Crop Classification Pipeline

A comprehensive preprocessing pipeline for multispectral crop classification using temporal orthoimages and machine learning.

Overview

This pipeline transforms raw multispectral orthoimages and crop field vectors into machine learning-ready datasets with spatially-aware train/validation/test splits. It's designed for time-series crop classification using Random Forest and other ML and DL algorithms.

Key Features

Patch Extraction: Extract labeled patches from multispectral orthoimages using field boundaries
Temporal Stacking : Combine multi-date patches into 4D time-series arrays
Spatial Splitting : Create spatially-aware train/val/test splits to prevent data leakage
Configurable Pipeline : Fully configurable parameters via command line or config files
Built-in Analytics : Comprehensive statistics and validation throughout the process

Quick Start

1. Installation

# Clone the repository
git clone https://github.com/your-username/Multispectral-UAV-Crop-Classification-Pipeline
cd Multispectral-UAV-Crop-Classification-Pipeline

# Run setup script (creates venv, installs dependencies, sets up directories)
python setup.py

2. Activate Environment

# Windows
venv\\Scripts\\activate

# Linux/MacOS  
source venv/bin/activate

3. Prepare Your Data

Place your data in the following structure:

data/raw/
├── orthoimages/          # Multispectral TIFF files
│   ├── 230601_reflectance_ortho.tif
│   ├── 230615_reflectance_ortho.tif
│   └── ...
├── vectors/              # Crop field boundaries
│   └── crop_fields.geojson
└── zone_masks/           # Spatial zone masks for splitting
    └── spatial_zones.tif

4. Run the Pipeline

# Complete pipeline in one command
python main.py pipeline \\
    --vector data/raw/vectors/crop_fields.geojson \\
    --ortho-dir data/raw/orthoimages/ \\
    --zone-mask data/raw/zone_masks/spatial_zones.tif

Detailed Usage

Step-by-Step Execution

You can run each step independently for more control:

# Step 1: Extract patches
python main.py extract \\
    --vector data/raw/vectors/crop_fields.geojson \\
    --ortho-dir data/raw/orthoimages/ \\
    --patch-size 256 \\
    --stride 128

# Step 2: Stack temporal data
python main.py stack \\
    --patches-dir data/processed/patches \\
    --output-dir data/processed/stacked

# Step 3: Create spatial splits
python main.py split \\
    --mapping data/processed/stacked/stack_mapping.csv \\
    --zone-mask data/raw/zone_masks/spatial_zones.tif \\
    --stacked-folder data/processed/stacked

Configuration Options

Patch Extraction

--patch-size: Size of patches in pixels (default: 256)
--stride: Sliding window stride (default: 128)
--channel-first: Store patches as (C,H,W) instead of (H,W,C)
--min-plots-per-class: Minimum field plots required per crop class (default: 3)

Temporal Stacking

--expected-bands: Number of spectral bands expected (default: 10)
--min-temporal-samples: Minimum temporal observations required (default: 3)
--date-pattern: Regex pattern for date folder matching

Spatial Splitting

--excluded-classes: Crop class IDs to exclude (default: [1, 2])

ABOUT THIS EXERCISE: Using the crop classification pipeline text, answer yes or no to whether each statement below agrees with it, and quote the words that decide it. 1. By default, patches are 512 pixels in size. 2. Temporal stacking expects 10 spectral bands unless told otherwise. 3. The setup script creates a virtual environment.

PROVIDED DATA:

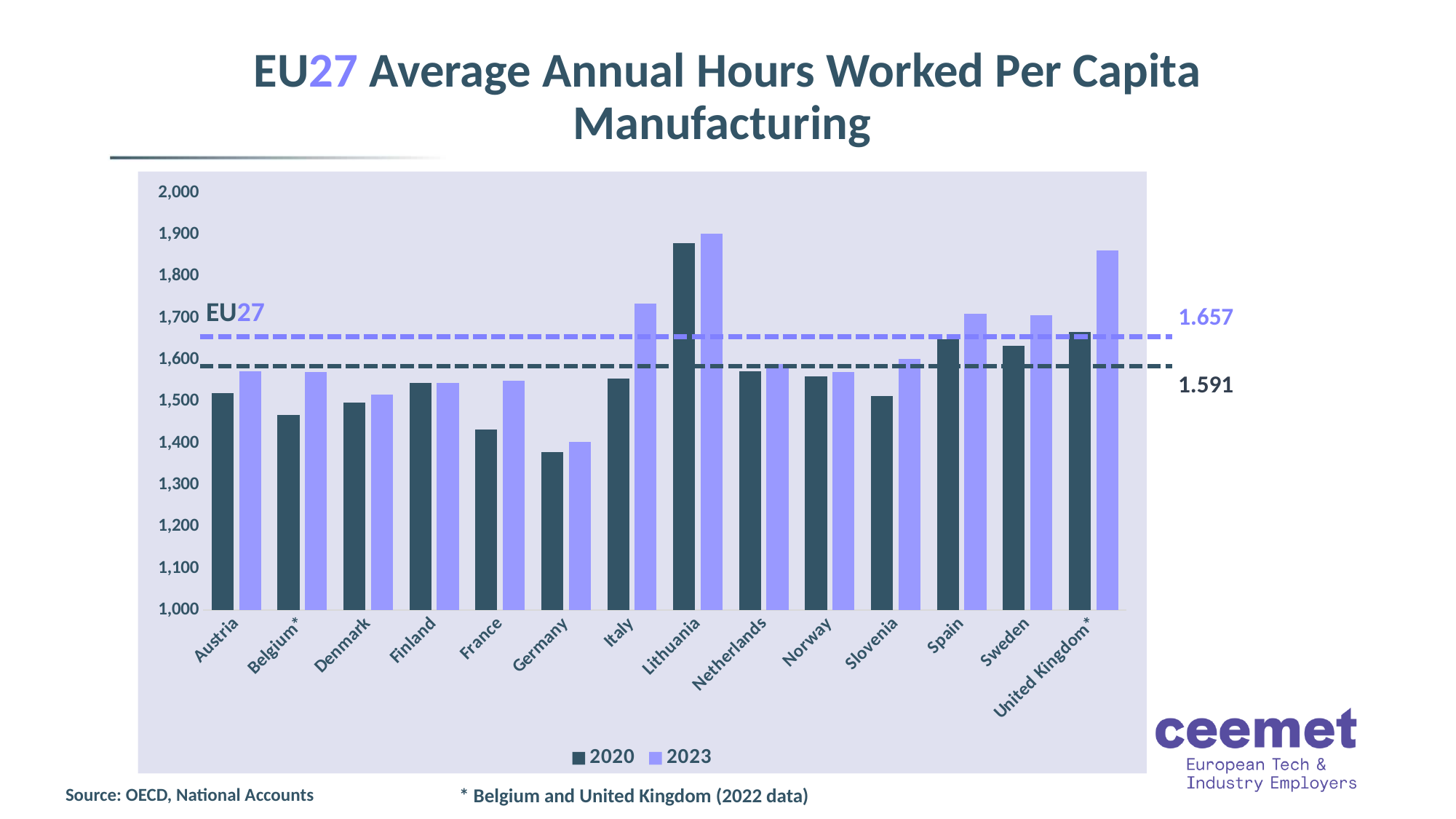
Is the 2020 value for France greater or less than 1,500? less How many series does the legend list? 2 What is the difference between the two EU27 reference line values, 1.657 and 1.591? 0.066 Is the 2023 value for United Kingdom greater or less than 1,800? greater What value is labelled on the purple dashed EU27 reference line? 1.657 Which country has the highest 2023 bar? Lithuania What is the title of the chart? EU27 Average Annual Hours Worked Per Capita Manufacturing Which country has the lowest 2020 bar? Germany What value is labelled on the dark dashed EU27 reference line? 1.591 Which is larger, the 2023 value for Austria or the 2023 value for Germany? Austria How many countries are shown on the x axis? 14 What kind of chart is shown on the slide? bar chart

ANSWER SPACE:
1. No: "--patch-size: Size of patches in pixels (default: 256)"
2. Yes: "--expected-bands: Number of spectral bands expected (default: 10)"
3. Yes: "Run setup script (creates venv, installs dependencies, sets up directories)"